Wednesday, March 29, 2017

Rapid prototyping is key to manufacturing success

You want to have a product in the market. You think it will really be successful and will work superb, but how could I produce it?

Well, there are lots of steps to follow in terms of market research, business plans, resources, funding, and so on. You could get a good idea on how to cover all that in my previous post: What is the key to get the successful product?

But let us see quickly here some steps to follow if your product has physical parts.

First draft design

Everything starts with a design, but I would recommend starting with a first draft design, not going to all final details. The reason is because it is good to have a quick prototype as soon as possible, to learn from it and get a better experience of the product, that may alter our design.

Build the first prototype

We need to have a first "quick & cheap" prototype as soon as possible. This prototype may be made of cardboard, wood, plastic, or any other material. 3D printers are really useful for that purpose. The idea is to get a physical 3D feeling from our senses. Touch it, see its aspect, form from different view angles, if it fits wherever it should, and in general the feel we get, and the potential production issues we may face.

Update design and Build prototype cycle

As a result of the previous step, we could go more in deep on the design details and subsequent prototype production. This cycle may repeat until we get a product that has the aesthetic design we want, the functionality it should have and the feel you want to get from it.

There are so many techniques nowadays to produce prototypes. Depending on the size of your company and product development department you may have only a FDM 3D printer or a more complete equipment. If you do not have the equipment, there are tons of companies offering prototyping services.

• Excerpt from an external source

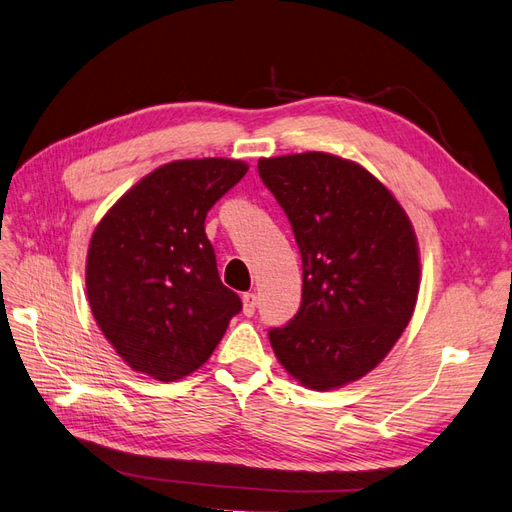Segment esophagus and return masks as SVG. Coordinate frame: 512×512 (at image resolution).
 <instances>
[{"mask_svg":"<svg viewBox=\"0 0 512 512\" xmlns=\"http://www.w3.org/2000/svg\"><path fill=\"white\" fill-rule=\"evenodd\" d=\"M256 305H258V297H256V294H254V292H245V294H243V314H245V316H254Z\"/></svg>","mask_w":512,"mask_h":512,"instance_id":"34e87169","label":"esophagus"}]
</instances>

Some of the machines and processes you may use are the following:
  • Additive manufacturing: This technique helps us produce pieces by adding material, that may be almost of any kind. Between these techniques, they are: (a) FDM (Fused deposition Modeling) that is the typical 3D printer using some sort of plastic, (b) Polyjet printing, that uses resin layers and cure using UV light. We could get even transparent pieces, (c) SLA (Stereolithography), that uses liquid resin and you could get very nice prototypes, (d) SLS (Selective Laser Sintering), that produce nylon and other materials layers by fusing nylon powder by a laser beam. Usually, it has a granulated surface like sugar and does not require adding supporting material, (e) DMLS (Direct metal laser sintering). This technique is very similar to the previous one, but using different sorts of metals and alloys, getting strong, fully functional pieces.
  • Subtractive manufacturing: This technique helps to produce pieces from blocks, by taking out material, like a sculptor. There are mainly CNC machines (mill and lathe) able to automatically build the piece from the design.
  • Injection molding: This is a very traditional technique, where you have a mold made typically out of resin, aluminum or steel, depending on the amount and type of pieces to produce by the injection of different materials in liquid form (usually fused)
  • Other: There are other combinations of techniques that may require using industrial robotic arms, bending machines, cutting machines (Plasma, Oxy fuel, Waterjet, Laser Cutting,...)

Final production

In summary what is done typically is to start producing the prototype by using FDM 3D printing technology (quick & cheap), test the size and look, refine the design, make better prototype until we get something apparently correct, go to injection molding using resin molds (cheap) and do functional testings. After it is ok, go to aluminum injection molding and produce few units for final testings and correct production issues. in fact, you could use the aluminum mold for the production of several hundreds even few thousands of units, depending on the material injected. Then go to still molds (expensive) for a full-scale production of millions of units (if needed)

I hope this helps to have a general idea of the process. Happy prototyping!